Rating: 2.5 out of 5.

Blood Conscious is socially-charged horror that plays with race and racial tensions in a way that feels meditative rather than exploitative. Its examinations stay mostly surface level, lacking spice and depth amongst the commentary. Writer/ director Timothy Covell wears influences on his sleeve and pulls decent performances from an extremely talented and diverse cast. When two siblings (Oghenero Gbaje and DeShawn White) and the sister’s fiancé (Lenny Thomas) head out to a cabin in the woods to visit their family (in beautiful opening shots reminiscent of The Shining), the place seems completely deserted. They soon discover their parents (and the neighbors!) brutally murdered, and a raging psycho with a shotgun has stuck around to pay them an ominous greeting. The stranger (Nick Damici) claims that the others are all demons, and one of them could be too! Like one of the characters opines, “he’s no psychologist, but he is a psychopath.”

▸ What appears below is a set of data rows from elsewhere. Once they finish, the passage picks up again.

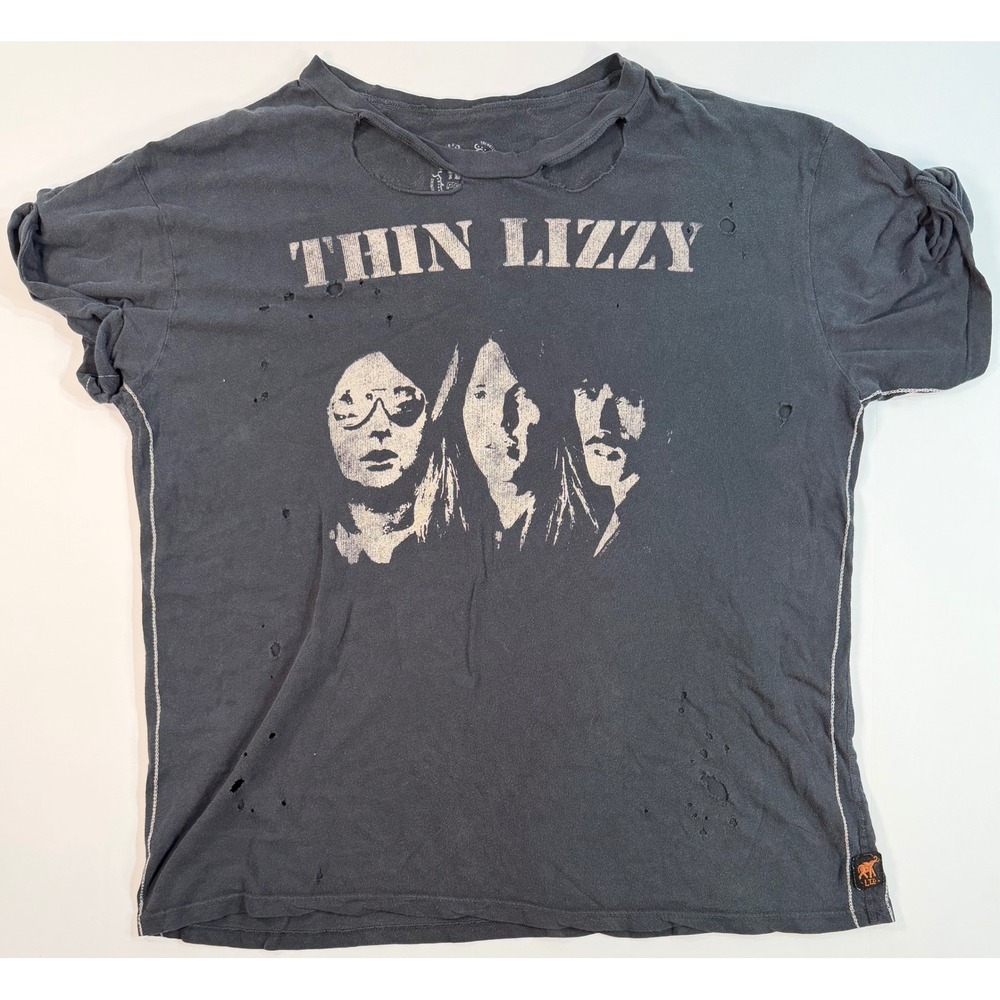 Trunk Ltd Thin Lizzy Distressed Graphic T-Shirt Charcoal Gray Large USA Made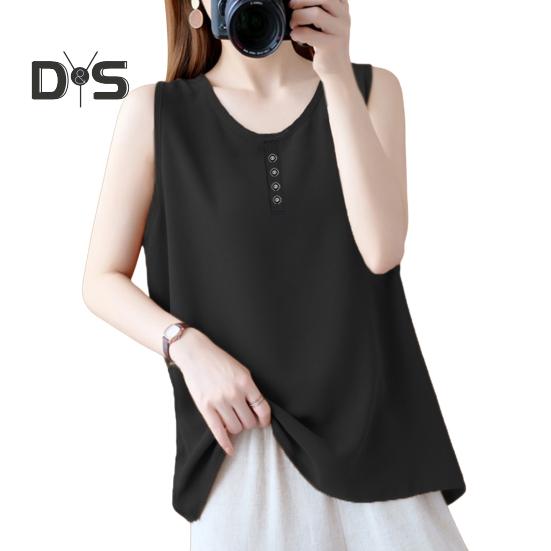 Women Vest O-Neck Sleeveless Solid Color Tank Tops Loose Fit Breathable Casual Vest Holidays Parties Daily Wear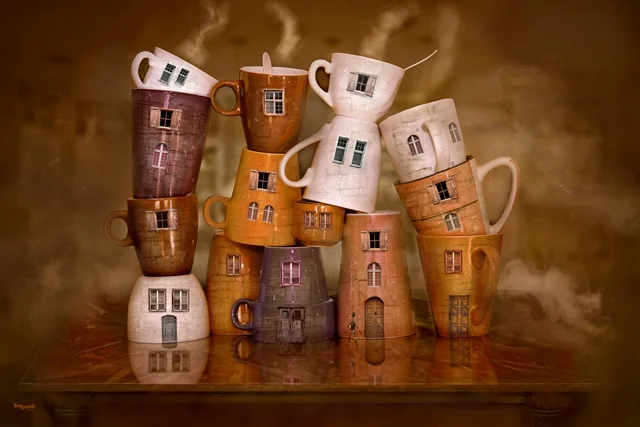 Gestapelte Kaffeetassen mit Fenstern und Türen bilden ein fantasievolles kleines Caféhaus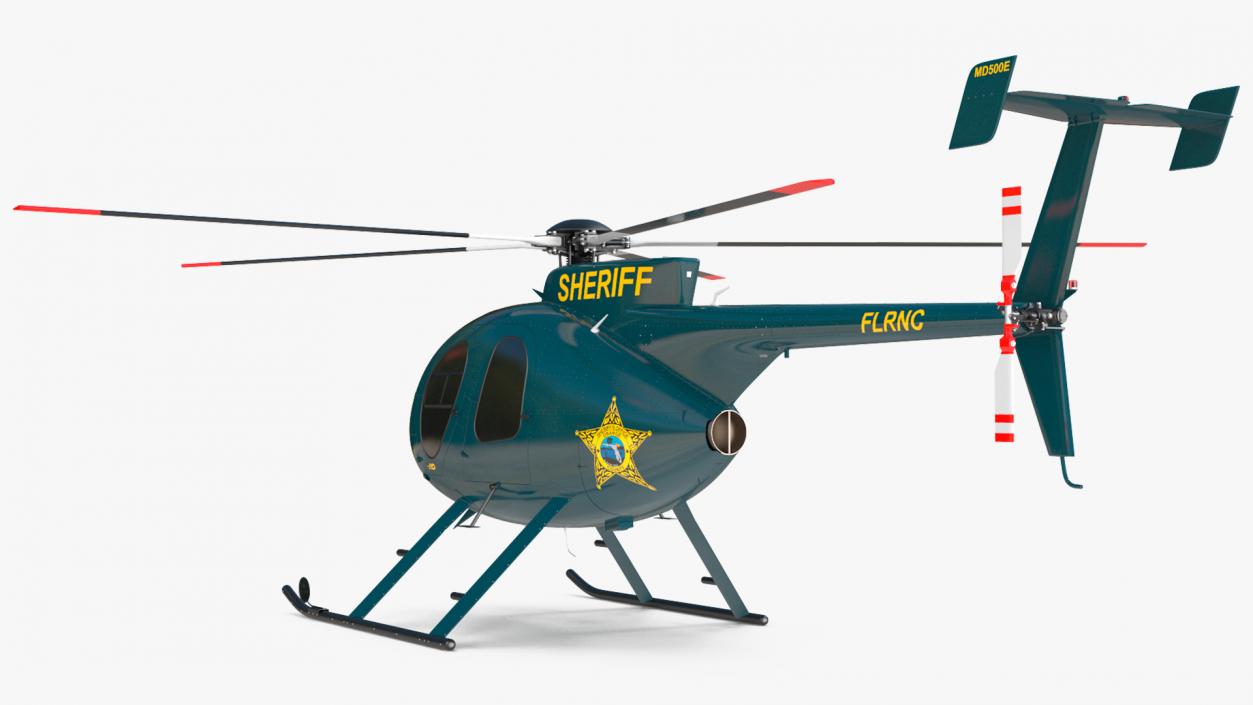 3D model MD 500E Sheriff Helicopter Exterior Only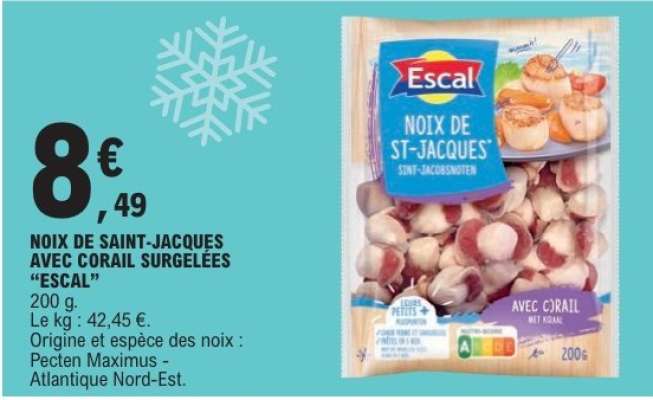 NOIX DE SAINT-JACQUES AVEC CORAIL SURGELÉES “ESCAL”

The script is occasionally smart, but it’s lacking fire and propulsion in the suspense. The characters have completely cavalier attitudes when it comes to mass murder. They react to their entire family being slaughtered as if it’s a regular occurrence. This could be chalked up to acting talent—however, I think the fault lies in the script. It seems stuck in the ancient horror tropes of characters making bad decisions, and fails to excuse these decisions in a convincing way. 

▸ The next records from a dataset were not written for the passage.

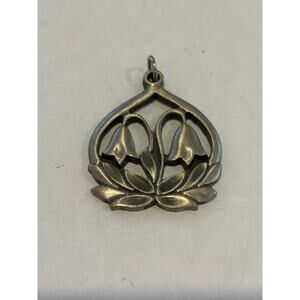 Vintage R. Tennesmed Sweden Pewter Floral Pendant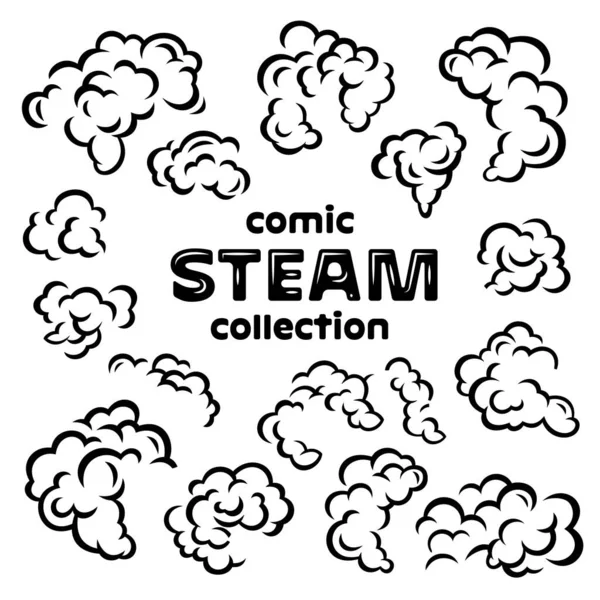 Conjunto Dibujos Animados Cómicos Humos Vapor Divertido Polvo Soplo Nube — Vector de stock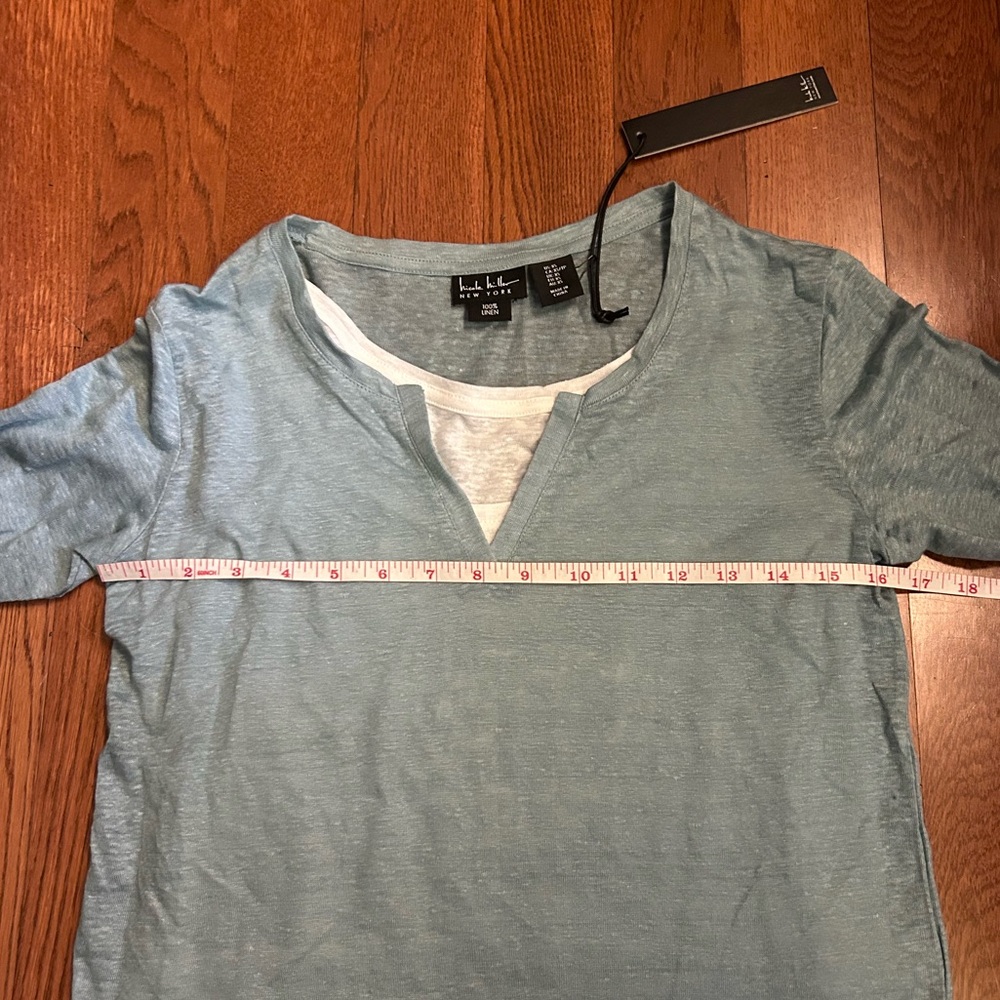 Nicole Miller 100% linen long sleeved double layer shirt. Size XS. NWT - Picture 3 of 6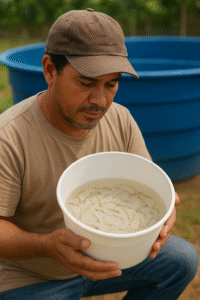 larvas de camarão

This doesn’t mean I didn’t have fun with Blood Conscious—when it’s good, it’s genuinely great. The sense of mania brought on by not knowing if someone is a demon vs if the stranger is lying about it all in the first place is constantly hanging over the film. When the paranoia hits its peak near the end, it becomes immensely more interesting. Oghenero Gbaje is also excellent as the film’s male lead, glimmering with promising young talent. He handles every twist and turn in a convincing way, and makes his character more appealing than on the page.

Blood Conscious doesn’t culminate in a satisfying conclusion, and the great qualities come too little too late to salvage all of what transpired before. The ending sputters out just as it’s getting interesting, seemingly concluding in the middle of a scene. I think despite faults with the film itself, Timothy Covell emerges as a strong voice fluent in genre imagery and sensibility. I would love to see where he goes next as a filmmaker.

Blood Conscious screened at the virtual Panic Fest, April 8th – 18th. It also comes to VOD and in theaters this summer, from Dark Sky Films.